Question

The displacement of a particle is given by $ x = (t - 2)^2 $ where $ x $ is in metres and $ t $ in seconds. The distance covered by the particle in first $ 4 $ seconds is

• A. $ 4\,m $
• B. $ 8\,m $
• C. $ 12\,m $
• D. $ 16\,m $

Answer 1

Answer: (B)

Given : $ x = (t - 2)^2 $
At $ t = 0 $ , $ x = x_0 = (0 - 2)^2 = 4 \,m $
$ t = 1\, s $ , $ x = x_1 = (1 - 2)^2 = 1 \,m $
$ t = 2\, s $ , $ x = x_2 = (2 - 2)^2 = 0\, m $
$ t = 3\, s $ , $ x = x_3 = (3 -2)^2= 1\,m $
$ t = 4\, s $ , $ x = x_4 = (4 - 2)^2 = 4 \,m $
The distance covered by the particle in $ 1^{st} $ second is $ D_1 = x_0 - x_1 = 3\, m $
The distance covered by the particle in II $ ^{nd} $ second is $ D_2 = x_1 - x_2 = 1 \,m $
Similarly, $ D_3= 1\,m $ , $ D_4 = 3\,m $
The distance covered by the particle in first 4 seconds is
$ D = D_1 + D_2 + D_3 + D_4 $
$ = 3\,m + 1\,m + 1\,m + 3\,m = 8\,m $

* Dataset extract
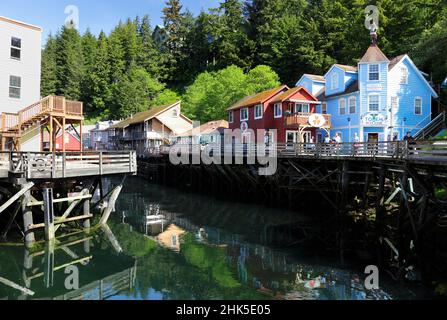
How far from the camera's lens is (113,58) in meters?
77.4

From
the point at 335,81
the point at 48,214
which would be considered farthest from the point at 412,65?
the point at 48,214

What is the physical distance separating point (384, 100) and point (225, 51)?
3891 centimetres

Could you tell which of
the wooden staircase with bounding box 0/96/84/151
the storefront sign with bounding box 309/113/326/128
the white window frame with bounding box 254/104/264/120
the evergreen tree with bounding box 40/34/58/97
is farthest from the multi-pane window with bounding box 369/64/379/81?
the evergreen tree with bounding box 40/34/58/97

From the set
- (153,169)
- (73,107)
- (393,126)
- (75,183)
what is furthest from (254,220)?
(153,169)

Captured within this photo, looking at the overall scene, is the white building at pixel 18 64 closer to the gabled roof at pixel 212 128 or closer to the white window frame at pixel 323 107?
the gabled roof at pixel 212 128

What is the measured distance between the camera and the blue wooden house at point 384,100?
1238 inches

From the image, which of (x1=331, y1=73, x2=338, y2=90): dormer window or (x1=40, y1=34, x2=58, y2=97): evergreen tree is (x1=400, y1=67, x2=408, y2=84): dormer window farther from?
(x1=40, y1=34, x2=58, y2=97): evergreen tree

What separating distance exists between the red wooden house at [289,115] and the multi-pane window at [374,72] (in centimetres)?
496

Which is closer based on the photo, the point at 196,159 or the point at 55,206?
the point at 55,206

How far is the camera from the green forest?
41.0m

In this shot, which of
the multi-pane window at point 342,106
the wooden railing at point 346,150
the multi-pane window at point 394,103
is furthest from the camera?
the multi-pane window at point 342,106

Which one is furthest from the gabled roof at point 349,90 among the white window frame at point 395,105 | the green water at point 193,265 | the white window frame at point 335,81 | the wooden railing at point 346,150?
the green water at point 193,265
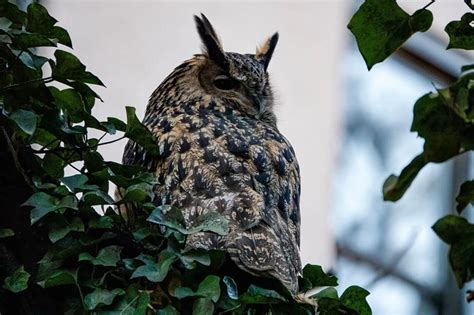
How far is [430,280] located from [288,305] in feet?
17.6

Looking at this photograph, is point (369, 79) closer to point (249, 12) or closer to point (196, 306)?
point (249, 12)

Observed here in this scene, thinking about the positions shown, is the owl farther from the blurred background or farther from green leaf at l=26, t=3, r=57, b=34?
green leaf at l=26, t=3, r=57, b=34

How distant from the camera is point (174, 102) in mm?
3557

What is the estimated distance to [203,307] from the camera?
7.64 ft

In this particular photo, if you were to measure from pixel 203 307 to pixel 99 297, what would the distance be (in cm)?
20

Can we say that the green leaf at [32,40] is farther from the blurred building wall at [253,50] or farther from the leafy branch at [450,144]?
the blurred building wall at [253,50]

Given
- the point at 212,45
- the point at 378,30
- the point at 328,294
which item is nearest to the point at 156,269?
the point at 328,294

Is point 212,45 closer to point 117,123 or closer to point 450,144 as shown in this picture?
point 117,123

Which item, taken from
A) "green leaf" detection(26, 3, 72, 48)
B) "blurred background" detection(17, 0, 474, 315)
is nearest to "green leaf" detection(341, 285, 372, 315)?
"green leaf" detection(26, 3, 72, 48)

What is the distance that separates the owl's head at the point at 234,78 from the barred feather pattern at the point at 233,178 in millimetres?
61

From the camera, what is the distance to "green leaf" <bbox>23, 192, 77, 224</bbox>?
7.54 feet

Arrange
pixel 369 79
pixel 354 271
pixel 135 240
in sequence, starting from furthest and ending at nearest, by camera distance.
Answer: pixel 369 79 → pixel 354 271 → pixel 135 240

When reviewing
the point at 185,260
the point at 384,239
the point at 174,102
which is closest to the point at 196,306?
the point at 185,260

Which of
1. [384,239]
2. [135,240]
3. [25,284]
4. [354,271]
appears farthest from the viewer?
[384,239]
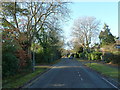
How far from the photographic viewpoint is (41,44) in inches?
1890

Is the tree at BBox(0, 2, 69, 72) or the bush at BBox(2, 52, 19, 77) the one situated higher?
the tree at BBox(0, 2, 69, 72)

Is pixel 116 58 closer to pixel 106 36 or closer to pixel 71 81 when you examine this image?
pixel 71 81

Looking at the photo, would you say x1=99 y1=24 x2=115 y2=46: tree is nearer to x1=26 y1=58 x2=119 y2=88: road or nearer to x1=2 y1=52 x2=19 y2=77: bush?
x1=26 y1=58 x2=119 y2=88: road

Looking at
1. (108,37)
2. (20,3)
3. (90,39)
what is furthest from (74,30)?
(20,3)

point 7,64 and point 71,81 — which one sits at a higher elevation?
point 7,64

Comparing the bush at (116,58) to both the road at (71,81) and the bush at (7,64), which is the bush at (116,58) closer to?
the road at (71,81)

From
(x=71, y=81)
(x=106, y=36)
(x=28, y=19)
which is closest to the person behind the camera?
(x=71, y=81)

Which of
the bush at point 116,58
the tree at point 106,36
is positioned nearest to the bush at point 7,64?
the bush at point 116,58

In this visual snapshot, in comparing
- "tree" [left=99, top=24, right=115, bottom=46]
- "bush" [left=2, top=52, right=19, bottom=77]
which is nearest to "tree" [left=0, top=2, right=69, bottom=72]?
"bush" [left=2, top=52, right=19, bottom=77]

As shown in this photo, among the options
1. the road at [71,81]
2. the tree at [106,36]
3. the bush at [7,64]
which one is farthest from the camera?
the tree at [106,36]

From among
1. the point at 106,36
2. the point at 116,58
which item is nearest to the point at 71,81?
the point at 116,58

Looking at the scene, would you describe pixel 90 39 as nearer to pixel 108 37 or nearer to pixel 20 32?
pixel 108 37

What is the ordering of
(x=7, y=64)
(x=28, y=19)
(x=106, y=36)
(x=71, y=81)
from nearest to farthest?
(x=71, y=81) → (x=7, y=64) → (x=28, y=19) → (x=106, y=36)

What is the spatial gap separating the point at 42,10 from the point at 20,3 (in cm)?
413
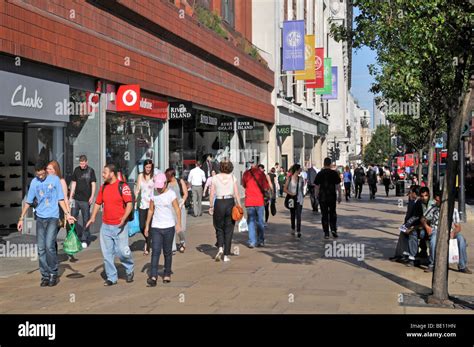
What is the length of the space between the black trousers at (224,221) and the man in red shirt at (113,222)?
2.36 meters

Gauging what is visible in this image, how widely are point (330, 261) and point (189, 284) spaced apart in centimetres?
313

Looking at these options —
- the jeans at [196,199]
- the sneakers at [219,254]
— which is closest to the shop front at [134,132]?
the jeans at [196,199]

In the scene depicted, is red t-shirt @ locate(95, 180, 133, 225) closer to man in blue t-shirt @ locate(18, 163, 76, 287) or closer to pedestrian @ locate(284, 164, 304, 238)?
man in blue t-shirt @ locate(18, 163, 76, 287)

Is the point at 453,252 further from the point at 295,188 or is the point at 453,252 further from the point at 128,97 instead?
the point at 128,97

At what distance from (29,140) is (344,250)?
7.32m

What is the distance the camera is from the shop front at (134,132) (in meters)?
15.2

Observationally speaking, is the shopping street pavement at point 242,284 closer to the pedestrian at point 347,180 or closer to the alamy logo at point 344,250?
the alamy logo at point 344,250

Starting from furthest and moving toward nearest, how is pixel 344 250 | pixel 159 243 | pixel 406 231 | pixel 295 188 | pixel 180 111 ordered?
pixel 180 111 < pixel 295 188 < pixel 344 250 < pixel 406 231 < pixel 159 243

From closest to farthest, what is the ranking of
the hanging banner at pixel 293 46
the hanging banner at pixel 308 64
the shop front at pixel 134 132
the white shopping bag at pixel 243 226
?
the white shopping bag at pixel 243 226 → the shop front at pixel 134 132 → the hanging banner at pixel 293 46 → the hanging banner at pixel 308 64

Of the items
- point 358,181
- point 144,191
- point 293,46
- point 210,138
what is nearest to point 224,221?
point 144,191
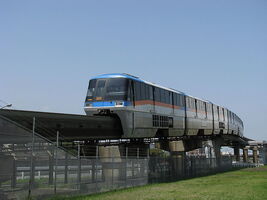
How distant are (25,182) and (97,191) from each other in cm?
582

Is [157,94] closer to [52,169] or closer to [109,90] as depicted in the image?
[109,90]

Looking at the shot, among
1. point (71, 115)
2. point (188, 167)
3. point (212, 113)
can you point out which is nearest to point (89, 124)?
point (71, 115)

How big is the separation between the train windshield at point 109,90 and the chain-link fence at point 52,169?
3.87 meters

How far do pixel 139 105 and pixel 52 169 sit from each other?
11082 mm

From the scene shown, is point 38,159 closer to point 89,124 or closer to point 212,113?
point 89,124

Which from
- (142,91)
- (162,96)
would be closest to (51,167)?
(142,91)

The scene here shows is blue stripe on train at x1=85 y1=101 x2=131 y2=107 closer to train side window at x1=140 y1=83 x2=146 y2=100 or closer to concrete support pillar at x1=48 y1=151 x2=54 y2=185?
train side window at x1=140 y1=83 x2=146 y2=100

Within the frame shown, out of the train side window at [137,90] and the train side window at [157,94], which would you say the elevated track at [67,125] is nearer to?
the train side window at [137,90]

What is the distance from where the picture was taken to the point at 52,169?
574 inches

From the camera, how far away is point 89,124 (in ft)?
66.4

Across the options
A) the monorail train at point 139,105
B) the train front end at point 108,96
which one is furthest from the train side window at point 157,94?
the train front end at point 108,96

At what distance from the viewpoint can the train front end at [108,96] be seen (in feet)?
76.9

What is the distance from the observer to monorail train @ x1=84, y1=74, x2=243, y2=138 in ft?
77.1

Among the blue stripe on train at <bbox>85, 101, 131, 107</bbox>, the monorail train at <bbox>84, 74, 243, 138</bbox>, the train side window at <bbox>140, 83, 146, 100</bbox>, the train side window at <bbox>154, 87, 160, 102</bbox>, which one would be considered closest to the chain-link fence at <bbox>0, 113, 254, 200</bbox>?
the monorail train at <bbox>84, 74, 243, 138</bbox>
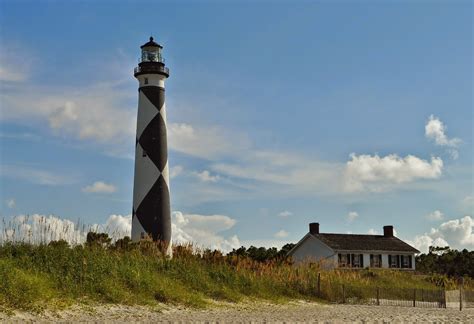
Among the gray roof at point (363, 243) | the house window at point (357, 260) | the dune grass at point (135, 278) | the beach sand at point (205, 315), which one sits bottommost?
the beach sand at point (205, 315)

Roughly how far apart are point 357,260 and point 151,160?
72.7ft

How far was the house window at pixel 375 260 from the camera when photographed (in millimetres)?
43719

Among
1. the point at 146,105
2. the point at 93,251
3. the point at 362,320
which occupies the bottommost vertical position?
the point at 362,320

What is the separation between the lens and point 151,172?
24969 mm

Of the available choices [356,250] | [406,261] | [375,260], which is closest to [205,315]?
[356,250]

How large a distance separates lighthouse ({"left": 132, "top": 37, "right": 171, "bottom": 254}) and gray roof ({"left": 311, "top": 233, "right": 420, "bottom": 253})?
1951 cm

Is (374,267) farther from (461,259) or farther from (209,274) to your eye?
(209,274)

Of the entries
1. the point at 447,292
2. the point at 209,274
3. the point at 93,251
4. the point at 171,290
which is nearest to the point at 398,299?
the point at 447,292

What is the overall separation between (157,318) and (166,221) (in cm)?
1170

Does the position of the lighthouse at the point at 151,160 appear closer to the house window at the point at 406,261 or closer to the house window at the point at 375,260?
the house window at the point at 375,260

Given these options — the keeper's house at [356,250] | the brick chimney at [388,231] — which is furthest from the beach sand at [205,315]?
the brick chimney at [388,231]

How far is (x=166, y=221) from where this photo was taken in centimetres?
2481

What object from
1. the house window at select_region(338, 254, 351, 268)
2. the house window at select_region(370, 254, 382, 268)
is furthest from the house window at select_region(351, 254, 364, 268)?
the house window at select_region(370, 254, 382, 268)

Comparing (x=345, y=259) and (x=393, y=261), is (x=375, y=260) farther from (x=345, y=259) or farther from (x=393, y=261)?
(x=345, y=259)
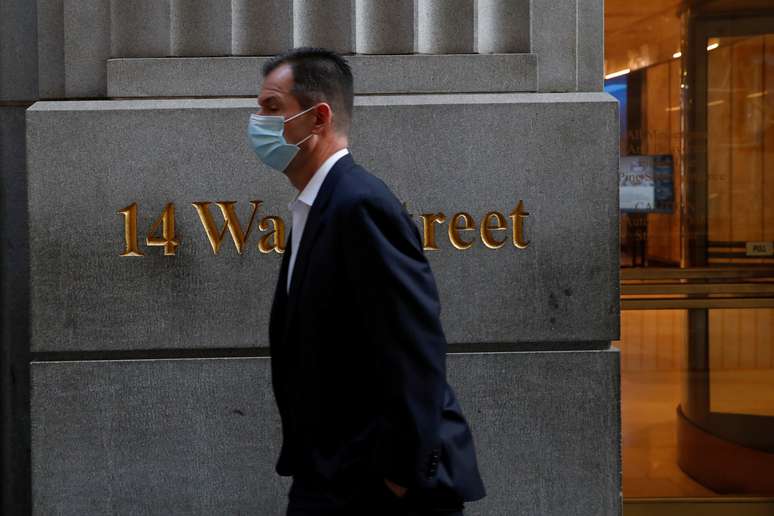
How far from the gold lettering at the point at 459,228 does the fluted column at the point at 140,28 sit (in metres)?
1.39

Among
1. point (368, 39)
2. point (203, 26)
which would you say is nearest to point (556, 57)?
point (368, 39)

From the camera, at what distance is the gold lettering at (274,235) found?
4609 mm

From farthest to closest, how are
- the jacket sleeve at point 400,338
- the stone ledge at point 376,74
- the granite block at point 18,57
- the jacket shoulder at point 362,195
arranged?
the granite block at point 18,57
the stone ledge at point 376,74
the jacket shoulder at point 362,195
the jacket sleeve at point 400,338

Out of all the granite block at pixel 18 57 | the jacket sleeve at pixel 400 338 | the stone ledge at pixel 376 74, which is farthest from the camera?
the granite block at pixel 18 57

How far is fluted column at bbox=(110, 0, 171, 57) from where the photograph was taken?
4715 mm

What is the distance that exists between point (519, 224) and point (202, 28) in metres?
1.56

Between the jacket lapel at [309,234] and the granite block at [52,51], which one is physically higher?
the granite block at [52,51]

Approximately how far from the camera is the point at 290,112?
10.2ft

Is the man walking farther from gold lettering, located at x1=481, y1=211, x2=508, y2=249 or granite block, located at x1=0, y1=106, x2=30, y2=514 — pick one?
granite block, located at x1=0, y1=106, x2=30, y2=514

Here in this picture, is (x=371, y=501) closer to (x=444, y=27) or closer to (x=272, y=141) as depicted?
(x=272, y=141)

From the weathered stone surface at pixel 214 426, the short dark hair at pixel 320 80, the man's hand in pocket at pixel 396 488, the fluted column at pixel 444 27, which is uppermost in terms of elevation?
the fluted column at pixel 444 27

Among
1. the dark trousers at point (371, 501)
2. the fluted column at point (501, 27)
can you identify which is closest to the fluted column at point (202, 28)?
the fluted column at point (501, 27)

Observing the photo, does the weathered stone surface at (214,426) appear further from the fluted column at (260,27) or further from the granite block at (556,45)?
the fluted column at (260,27)

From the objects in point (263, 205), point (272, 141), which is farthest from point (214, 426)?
point (272, 141)
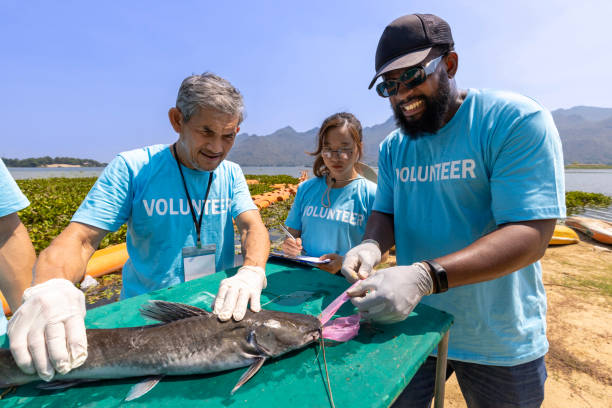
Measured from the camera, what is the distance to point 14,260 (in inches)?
74.4

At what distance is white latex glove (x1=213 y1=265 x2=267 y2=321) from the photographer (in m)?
1.65

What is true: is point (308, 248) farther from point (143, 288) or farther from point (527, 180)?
point (527, 180)

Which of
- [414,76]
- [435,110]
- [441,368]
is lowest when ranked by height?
[441,368]

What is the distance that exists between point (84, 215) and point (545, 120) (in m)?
3.11

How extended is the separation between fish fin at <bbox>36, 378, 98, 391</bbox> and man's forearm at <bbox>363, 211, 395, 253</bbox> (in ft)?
6.44

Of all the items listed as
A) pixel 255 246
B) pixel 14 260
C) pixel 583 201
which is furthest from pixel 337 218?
pixel 583 201

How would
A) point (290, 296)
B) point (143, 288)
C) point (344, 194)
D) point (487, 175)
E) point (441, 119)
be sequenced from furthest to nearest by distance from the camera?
point (344, 194) < point (143, 288) < point (290, 296) < point (441, 119) < point (487, 175)

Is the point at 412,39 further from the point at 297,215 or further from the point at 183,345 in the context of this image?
the point at 297,215

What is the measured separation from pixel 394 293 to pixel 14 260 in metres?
2.40

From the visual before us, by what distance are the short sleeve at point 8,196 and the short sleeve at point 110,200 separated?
1.11 feet

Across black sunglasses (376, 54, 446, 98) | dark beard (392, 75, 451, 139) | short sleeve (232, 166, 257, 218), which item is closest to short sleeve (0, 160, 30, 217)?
short sleeve (232, 166, 257, 218)

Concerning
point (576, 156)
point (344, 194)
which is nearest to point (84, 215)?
point (344, 194)

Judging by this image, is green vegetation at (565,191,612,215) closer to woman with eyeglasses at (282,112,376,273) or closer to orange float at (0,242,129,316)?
woman with eyeglasses at (282,112,376,273)

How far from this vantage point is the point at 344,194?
Answer: 11.2ft
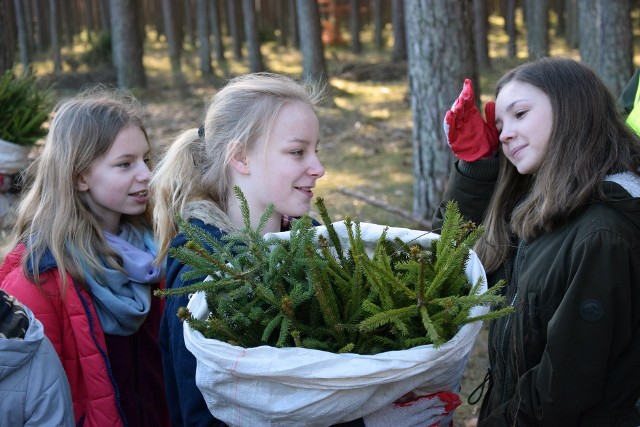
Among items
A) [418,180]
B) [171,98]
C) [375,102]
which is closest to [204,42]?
[171,98]

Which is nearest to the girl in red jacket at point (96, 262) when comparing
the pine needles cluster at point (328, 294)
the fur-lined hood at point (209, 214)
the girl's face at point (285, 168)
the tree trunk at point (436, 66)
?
the fur-lined hood at point (209, 214)

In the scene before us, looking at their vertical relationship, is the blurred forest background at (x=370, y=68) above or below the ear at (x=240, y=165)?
below

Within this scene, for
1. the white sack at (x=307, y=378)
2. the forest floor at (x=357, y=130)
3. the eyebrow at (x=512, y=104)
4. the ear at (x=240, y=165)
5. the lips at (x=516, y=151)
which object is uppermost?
the eyebrow at (x=512, y=104)

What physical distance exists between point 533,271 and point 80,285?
1469 mm

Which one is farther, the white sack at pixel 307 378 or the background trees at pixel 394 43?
the background trees at pixel 394 43

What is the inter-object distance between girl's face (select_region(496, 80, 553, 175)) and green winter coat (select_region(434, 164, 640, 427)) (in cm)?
25

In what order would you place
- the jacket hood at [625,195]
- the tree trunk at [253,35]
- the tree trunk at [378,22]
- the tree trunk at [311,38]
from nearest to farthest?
the jacket hood at [625,195] → the tree trunk at [311,38] → the tree trunk at [253,35] → the tree trunk at [378,22]

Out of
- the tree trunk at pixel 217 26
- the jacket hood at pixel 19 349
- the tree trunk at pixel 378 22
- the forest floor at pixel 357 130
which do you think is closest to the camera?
the jacket hood at pixel 19 349

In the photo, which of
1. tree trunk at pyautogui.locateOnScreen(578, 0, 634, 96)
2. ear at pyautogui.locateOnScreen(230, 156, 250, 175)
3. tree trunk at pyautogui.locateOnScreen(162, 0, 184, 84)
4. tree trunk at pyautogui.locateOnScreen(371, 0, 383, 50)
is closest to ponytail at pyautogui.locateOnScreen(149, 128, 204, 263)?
ear at pyautogui.locateOnScreen(230, 156, 250, 175)

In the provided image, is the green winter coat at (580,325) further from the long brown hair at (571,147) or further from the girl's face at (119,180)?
the girl's face at (119,180)

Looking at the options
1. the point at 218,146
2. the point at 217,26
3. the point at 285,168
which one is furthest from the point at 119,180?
the point at 217,26

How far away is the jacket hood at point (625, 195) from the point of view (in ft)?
7.21

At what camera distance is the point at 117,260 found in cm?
268

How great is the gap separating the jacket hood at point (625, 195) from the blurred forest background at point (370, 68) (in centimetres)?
83
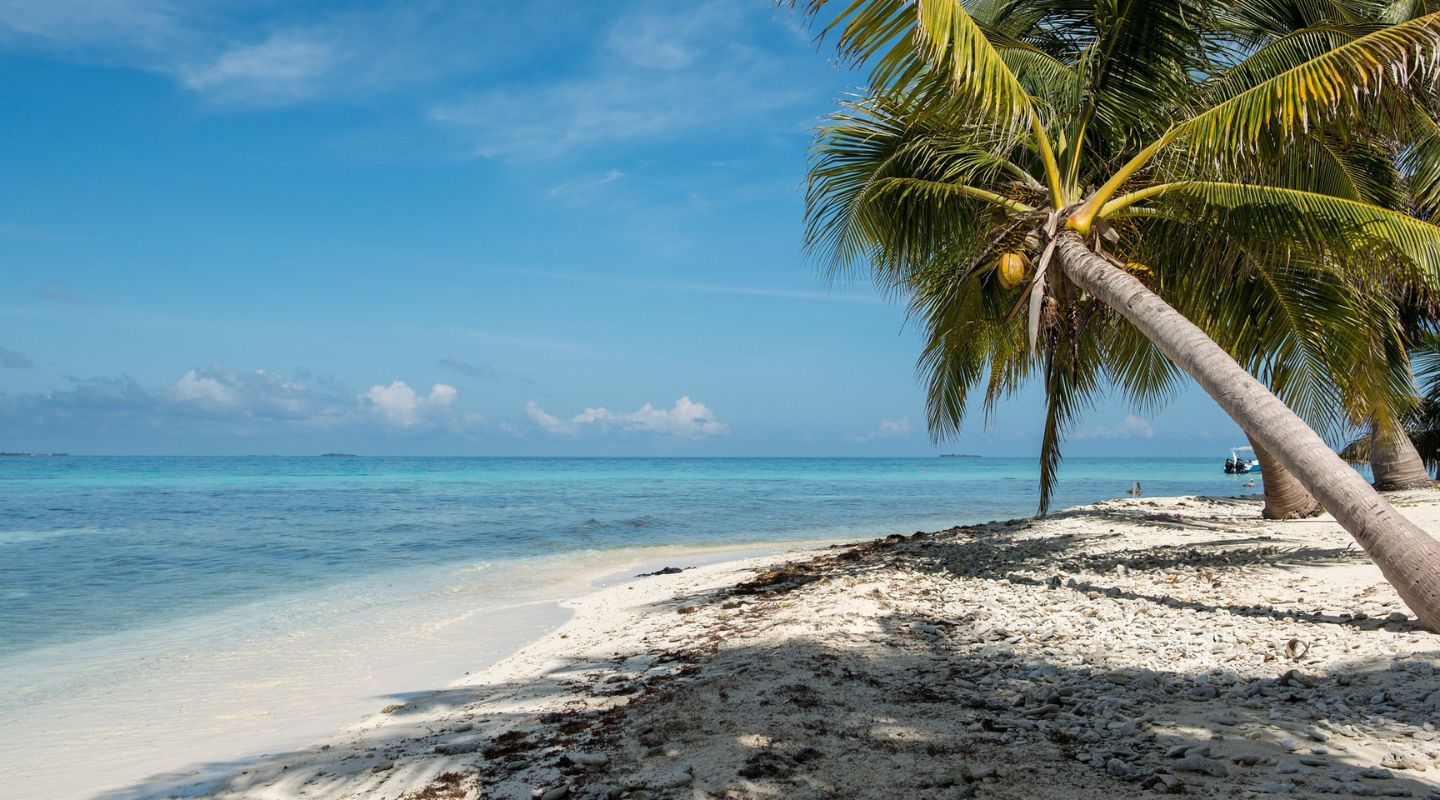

* To be done
Please set down the passage from the particle displacement problem above, starting with "The displacement of" and going on through "Answer: (B)", word for word.

* Final result
The displacement of a particle is given by $ x = (t - 2)^2 $ where $ x $ is in metres and $ t $ in seconds. The distance covered by the particle in first $ 4 $ seconds is

• A. $ 4\,m $
• B. $ 8\,m $
• C. $ 12\,m $
• D. $ 16\,m $

Answer 1

Answer: (B)